I'm still going through the myriad of answers relating to this, but as of yet, have not found my answer. I am doing something that I am sure almost everyone does. I have 2 searches from 2 sourcetypes, let's call them A and B. Each have a requestID field to join on. In the A type, I have nothing I want to report on, but that is where I want to put my conditions. B is where the reportable fields are. How can I avoid using the join, which is super slow?
index=app
source=sourceA
host=hostA
sourcetype=A
timeoutSvc=*
|rename requestId AS RequestId
|join RequestId [search
index=app
host=hostB
source=sourceB
sourcetype=B
RequestId=*
]
|stats values(AgentUserName)
It sounds like you want to use a subsearch to use your criteria on the B side to whittle down the total RequestId values being received. After that you want to just use stats to group things by the RequestId. Any other fields you need like AgentUserName, throw it in the stats (here I've just added it as an extra group by field because that generally makes the most sense for categorical fields.
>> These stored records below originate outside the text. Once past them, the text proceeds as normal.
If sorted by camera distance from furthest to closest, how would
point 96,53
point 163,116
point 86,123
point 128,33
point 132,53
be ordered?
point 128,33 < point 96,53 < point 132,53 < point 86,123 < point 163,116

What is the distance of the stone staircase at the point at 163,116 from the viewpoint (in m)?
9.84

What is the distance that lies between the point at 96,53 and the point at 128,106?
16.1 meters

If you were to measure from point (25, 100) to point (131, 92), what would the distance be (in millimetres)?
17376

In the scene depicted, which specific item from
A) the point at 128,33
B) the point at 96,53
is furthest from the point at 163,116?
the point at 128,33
The final stats with the values(foo) clause might not be exactly what you want ultimately but it matches your question.
index=app host=hostB source=sourceB sourcetype=B
[ search index=app source=sourceA host=hostA sourcetype=A timeoutSvc=*
| rename requestId AS RequestId
| table RequestId
]
| stats count by AgentUserName RequestId
| stats values(AgentUserName)
Now if you want to carry something through to the end from the A side, like the timeoutSvc values, that's pretty simple. Here we still use the A criteria in the subsearch to whittle down the RequestId's, but then we feed this into a disjunction amounting to A OR B.
index=app ( host=hostB source=sourceB sourcetype=B ) OR ( source=sourceA host=hostA sourcetype=A timeoutSvc=* )
[ search index=app source=sourceA host=hostA sourcetype=A timeoutSvc=*
| rename requestId AS RequestId
| table RequestId
]
| stats count by AgentUserName RequestId timeoutSvc
| stats values(timeoutSvc) values(AgentUserName)
You are not describing a join
but rather using the results of one search to qualify another search. You do this with a subsearch
that expands the search parameters for an outer search like this:
index=app host=hostB source=sourceB sourcetype=B [ search index=app source=sourceA host=hostA sourcetype=A timeoutSvc=* | rename requestId AS RequestId | fields RequestId ] | stats values(AgentUserName)
Based on this clarification:
I need to get the requestID from a narrow conditioned search"B", then use that requestID to pull values from events from another search"A" where those values in A don't exist in B, and report as if I have access to all fields from both searches.
This should do it:
index=app host=hostB source=sourceB sourcetype=B [ search index=app source=sourceA host=hostA sourcetype=A timeoutSvc=* | rename requestId AS RequestId | fields RequestId ] | stats values(AgentUserName) | append [ search index=app source=sourceA host=hostA sourcetype=A timeoutSvc=* | rename requestId AS RequestId ] | stats values(*) AS * BY RequestId | stats values(AgentUserName) by timeoutSvc
What if I wanted to include the timeoutSvc from the "A" search along with the unique fields from the "A" search? anytime I try and do that it find no results.
like | stats values(AgentUserName) by timeoutSvc
In that case, you need a totally different kind of search so you need to ask a different question (and it is a join
function that you desire). The most efficient way to do a join
is to not do a join
. You can do the join
with stats values(*) AS *
and then a different analysis with another stats
like this:
index=app (host=hostB source=sourceB sourcetype=B) OR (source=sourceA host=hostA sourcetype=A) | eval normalizedRID=coalesce(requestId, RequestId) | stats values(*) AS * by normalizedRID | stats values(AgentUserName) by timeoutSvc
Unfortunately this will not work as both searches have a requestID, so the coalesce will always evaluate to a requestId making a search that should only return 10 results from the conditions placed on the "B" search, return all results from both searches.
Basically I want to :
Get the requestID from a narrow conditioned search"B", then use that requestID to pull values from events from another search"A" where those values in A don't exist in B, and report as if I have access to all fields from both searches.